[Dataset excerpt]

════

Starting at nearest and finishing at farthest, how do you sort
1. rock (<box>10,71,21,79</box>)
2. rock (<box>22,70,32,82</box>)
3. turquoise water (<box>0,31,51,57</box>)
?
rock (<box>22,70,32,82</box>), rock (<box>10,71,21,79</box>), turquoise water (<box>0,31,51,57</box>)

════

Instruction: Reproduce every record above verbatim, with no changes to wording, spacing, or box coordinates.

Solution to this task:
Starting at nearest and finishing at farthest, how do you sort
1. rock (<box>10,71,21,79</box>)
2. rock (<box>22,70,32,82</box>)
3. turquoise water (<box>0,31,51,57</box>)
?
rock (<box>22,70,32,82</box>), rock (<box>10,71,21,79</box>), turquoise water (<box>0,31,51,57</box>)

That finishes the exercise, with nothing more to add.